### AIM OF THE TASK
Convert the part of the records that opens with the line containing "Considering the picture, is" and runs through the end of the records into a Markdown table with the columns Row and Line, leaving out blank lines.

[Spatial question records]
_____

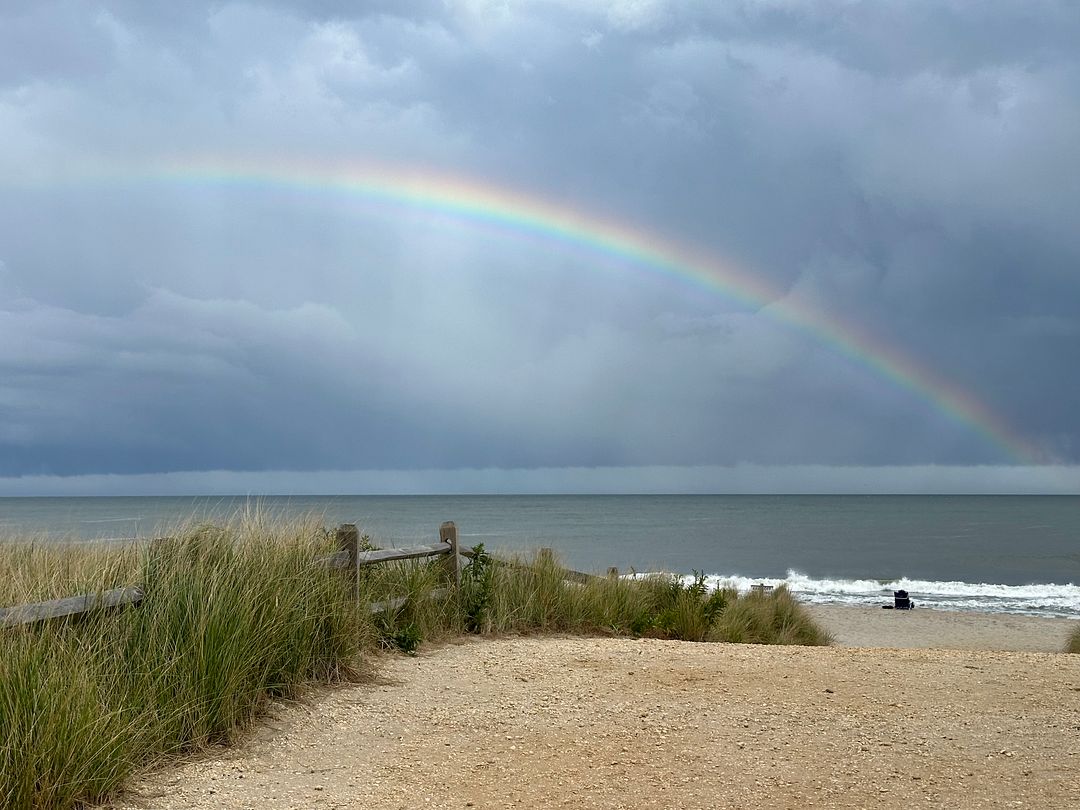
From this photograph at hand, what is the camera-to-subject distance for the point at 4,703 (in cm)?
447

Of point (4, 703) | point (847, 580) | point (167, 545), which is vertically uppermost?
point (167, 545)

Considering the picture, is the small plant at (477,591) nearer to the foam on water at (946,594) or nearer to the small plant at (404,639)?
the small plant at (404,639)

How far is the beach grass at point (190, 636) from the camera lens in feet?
14.9

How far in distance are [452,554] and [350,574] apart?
241 cm

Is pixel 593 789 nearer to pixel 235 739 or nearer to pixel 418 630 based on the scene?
pixel 235 739

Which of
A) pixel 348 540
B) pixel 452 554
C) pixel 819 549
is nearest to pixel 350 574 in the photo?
pixel 348 540

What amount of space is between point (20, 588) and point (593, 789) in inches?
174

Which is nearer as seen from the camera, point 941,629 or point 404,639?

_____

### CORRECT RESULT
| Row | Line |
|---|---|
| 1 | Considering the picture, is the small plant at (477,591) nearer to the foam on water at (946,594) or nearer to the small plant at (404,639)? |
| 2 | the small plant at (404,639) |
| 3 | How far is the beach grass at point (190, 636) from the camera lens in feet? |
| 4 | 14.9 |
| 5 | How far in distance are [452,554] and [350,574] apart? |
| 6 | 241 cm |
| 7 | Is pixel 593 789 nearer to pixel 235 739 or nearer to pixel 418 630 based on the scene? |
| 8 | pixel 235 739 |
| 9 | Which of |
| 10 | A) pixel 348 540 |
| 11 | B) pixel 452 554 |
| 12 | C) pixel 819 549 |
| 13 | is nearest to pixel 350 574 in the photo? |
| 14 | pixel 348 540 |
| 15 | What amount of space is between point (20, 588) and point (593, 789) in inches? |
| 16 | 174 |
| 17 | Which is nearer as seen from the camera, point 941,629 or point 404,639? |